Ehrlich wenn man mit studentischen Hilfskräften Word-Dokumente mit ein paar hundert Seiten inklusive Zeichnungen in ASCII übersetzt hat, dann steht man kurz davor Amok zu laufen. Dank übrigens an dieser Stelle an alle studentischen Hilfskräfte in allen Arbeitsgruppen dieser Welt. Ohne Euch wären die Läden schon längst zusammengebrochen.
Ach und dann stehen noch diverse Konferenzen an, auf denen man seine neusten Ergebnisse vorstellen soll.Außerdem sollte ich noch die Publikationen der Kollegen lesen, um auf dem Laufenden zu bleiben. Besonders ärgerlich ist es dann, wenn Forscher auf den amerikanischen Eliteunis scheinbar ein Paper nach dem anderen raushauen. Kunststück. Wer locker mindestens doppelt so viele Leute für ein ähnliches Arbeitsaufkommen zur Verfügung hat, der kann auch mal vier Paper im Jahr schreiben. Wie soll man dagegen ankommen? Noch die Nacht und das Privatleben komplett opfern?
Wehe, wenn dann irgendwie Sand ins Getriebe kommt. Wenn eine Projekt, das ursprünglich einen Monat hätte dauern sollen, in ein dreimonatiges transatlantisches Hick-Hack ausartet. Oder diverse Kollegen Beiträge für ein wichtiges Paper versprechen und sich dann wochenlang gar nicht melden. Selbst auf diverse Erinnerungen kommt dann “Ach ja, ich bin noch nicht dazu gekommen. Aber demnächst…” Als ich dann die Leute nach Monaten auf Meetings endlich mal persönlich traf, hieß es dann: “Ich weiß, Du hast mir da eine Email geschrieben. Was stand da noch mal drin?”

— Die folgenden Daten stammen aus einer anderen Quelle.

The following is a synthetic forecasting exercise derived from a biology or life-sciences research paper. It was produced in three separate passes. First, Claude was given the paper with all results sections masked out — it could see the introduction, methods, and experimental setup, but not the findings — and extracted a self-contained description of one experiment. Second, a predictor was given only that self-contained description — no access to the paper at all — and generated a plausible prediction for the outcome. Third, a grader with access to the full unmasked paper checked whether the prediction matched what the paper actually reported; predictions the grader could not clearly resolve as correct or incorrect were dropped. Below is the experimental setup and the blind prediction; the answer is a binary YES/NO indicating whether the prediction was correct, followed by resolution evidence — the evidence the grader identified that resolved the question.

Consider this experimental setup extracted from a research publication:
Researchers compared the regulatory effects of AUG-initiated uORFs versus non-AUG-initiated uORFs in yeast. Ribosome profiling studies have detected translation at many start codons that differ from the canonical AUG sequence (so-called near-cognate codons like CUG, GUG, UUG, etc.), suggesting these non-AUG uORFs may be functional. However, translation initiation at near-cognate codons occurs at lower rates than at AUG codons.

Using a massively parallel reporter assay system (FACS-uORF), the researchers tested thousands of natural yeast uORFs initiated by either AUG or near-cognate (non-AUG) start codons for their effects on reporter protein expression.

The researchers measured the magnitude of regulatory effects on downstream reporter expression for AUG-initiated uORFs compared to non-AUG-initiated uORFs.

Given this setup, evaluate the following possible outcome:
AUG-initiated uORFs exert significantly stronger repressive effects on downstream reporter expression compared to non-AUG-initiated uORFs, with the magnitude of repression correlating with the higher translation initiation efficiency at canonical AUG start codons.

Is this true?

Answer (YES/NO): YES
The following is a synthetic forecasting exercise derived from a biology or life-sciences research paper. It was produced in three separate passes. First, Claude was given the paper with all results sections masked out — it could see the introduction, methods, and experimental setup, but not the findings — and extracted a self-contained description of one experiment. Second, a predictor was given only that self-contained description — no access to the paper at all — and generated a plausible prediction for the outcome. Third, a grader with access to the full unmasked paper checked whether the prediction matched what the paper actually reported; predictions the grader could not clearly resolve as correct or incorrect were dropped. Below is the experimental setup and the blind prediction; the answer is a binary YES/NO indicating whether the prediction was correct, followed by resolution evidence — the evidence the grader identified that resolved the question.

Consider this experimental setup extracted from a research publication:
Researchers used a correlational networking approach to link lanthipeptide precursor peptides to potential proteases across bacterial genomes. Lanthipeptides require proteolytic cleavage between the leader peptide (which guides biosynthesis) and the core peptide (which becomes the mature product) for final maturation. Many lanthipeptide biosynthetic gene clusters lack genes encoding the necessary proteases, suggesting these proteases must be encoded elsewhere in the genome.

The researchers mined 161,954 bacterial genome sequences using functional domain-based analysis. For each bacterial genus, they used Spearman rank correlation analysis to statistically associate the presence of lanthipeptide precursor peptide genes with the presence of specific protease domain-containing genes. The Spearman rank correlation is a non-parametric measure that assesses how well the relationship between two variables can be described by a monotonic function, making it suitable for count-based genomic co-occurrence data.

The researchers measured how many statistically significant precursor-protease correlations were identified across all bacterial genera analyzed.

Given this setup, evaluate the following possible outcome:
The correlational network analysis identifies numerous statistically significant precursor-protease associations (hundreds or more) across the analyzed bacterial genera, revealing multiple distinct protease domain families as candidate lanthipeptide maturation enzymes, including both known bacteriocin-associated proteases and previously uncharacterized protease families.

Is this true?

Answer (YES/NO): YES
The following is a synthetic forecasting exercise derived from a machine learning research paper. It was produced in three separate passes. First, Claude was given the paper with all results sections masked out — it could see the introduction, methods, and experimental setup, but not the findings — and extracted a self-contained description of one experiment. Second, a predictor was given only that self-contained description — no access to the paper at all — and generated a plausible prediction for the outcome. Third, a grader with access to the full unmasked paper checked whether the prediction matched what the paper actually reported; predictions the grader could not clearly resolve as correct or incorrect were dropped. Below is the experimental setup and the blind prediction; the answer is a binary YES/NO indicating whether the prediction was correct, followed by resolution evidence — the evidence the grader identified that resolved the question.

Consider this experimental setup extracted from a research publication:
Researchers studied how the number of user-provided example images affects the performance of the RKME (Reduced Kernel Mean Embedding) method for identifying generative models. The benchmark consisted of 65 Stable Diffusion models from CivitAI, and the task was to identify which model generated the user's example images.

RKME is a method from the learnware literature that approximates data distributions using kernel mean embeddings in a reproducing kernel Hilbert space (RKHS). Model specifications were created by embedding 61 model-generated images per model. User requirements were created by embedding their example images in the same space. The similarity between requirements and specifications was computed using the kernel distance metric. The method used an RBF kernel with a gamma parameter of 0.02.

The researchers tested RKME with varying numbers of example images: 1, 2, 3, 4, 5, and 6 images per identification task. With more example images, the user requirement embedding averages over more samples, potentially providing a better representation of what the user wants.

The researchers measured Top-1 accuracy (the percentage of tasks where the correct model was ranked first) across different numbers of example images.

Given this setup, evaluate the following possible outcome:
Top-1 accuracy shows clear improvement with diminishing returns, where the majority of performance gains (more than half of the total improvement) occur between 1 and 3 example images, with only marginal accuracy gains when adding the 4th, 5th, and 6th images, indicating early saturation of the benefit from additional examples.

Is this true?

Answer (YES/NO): NO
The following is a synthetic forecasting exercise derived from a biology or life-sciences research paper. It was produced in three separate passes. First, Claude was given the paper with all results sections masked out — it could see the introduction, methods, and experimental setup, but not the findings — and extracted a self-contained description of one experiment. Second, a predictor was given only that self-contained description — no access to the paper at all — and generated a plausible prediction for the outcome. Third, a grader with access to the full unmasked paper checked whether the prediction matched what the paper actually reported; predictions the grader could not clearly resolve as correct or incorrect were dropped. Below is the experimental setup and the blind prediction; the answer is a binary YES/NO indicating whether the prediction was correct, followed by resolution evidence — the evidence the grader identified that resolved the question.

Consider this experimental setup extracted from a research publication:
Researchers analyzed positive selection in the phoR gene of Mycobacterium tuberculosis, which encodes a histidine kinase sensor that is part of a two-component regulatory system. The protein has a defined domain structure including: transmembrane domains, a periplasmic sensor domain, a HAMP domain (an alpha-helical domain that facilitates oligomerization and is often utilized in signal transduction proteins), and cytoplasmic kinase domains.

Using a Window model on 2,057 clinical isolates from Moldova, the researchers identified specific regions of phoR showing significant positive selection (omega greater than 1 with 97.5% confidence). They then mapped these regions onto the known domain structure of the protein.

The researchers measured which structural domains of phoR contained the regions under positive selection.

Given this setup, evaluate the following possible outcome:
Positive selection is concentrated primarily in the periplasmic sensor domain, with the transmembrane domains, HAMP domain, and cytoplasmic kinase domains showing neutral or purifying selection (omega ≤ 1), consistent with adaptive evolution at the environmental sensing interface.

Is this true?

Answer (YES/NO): NO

Ehrlich, ich selbst hab ein tierisch schlechtes Gewissen, wenn ich mal auf ne Email-Anfrage erst nach 3 Wochen reagieren kann und andere machen sich noch nicht mal die Mühe vor so einem Meeting die Emails zu checken. Das sind dann die Momente, wo ich am liebsten zum Hulk werden möchte:
Tja, wer hat je behauptet, dass in der Wissenschaft alles Liebe, Freude und eitel Sonnenschein wäre? Ich nicht 😉 Hier geht genau derselbe Driss ab, wie in der “freien Wirtschaft”.
Irgendwann ist daher bei aller Begeisterung für die Arbeit einfach Schicht im Schacht und man braucht ne Auszeit. Das war dann auch der Grund für das große Schweigen hier. Ich hatte schlicht keine Lust mehr auf gar nichts und war nur noch angenervt. Da kam die Karnevalszeit gerade recht, um mich so einzuschließen und mal ne Ruhephase einzuschieben. Pendeln mit Bus und Bahn macht dann sowieso keinen Spaß.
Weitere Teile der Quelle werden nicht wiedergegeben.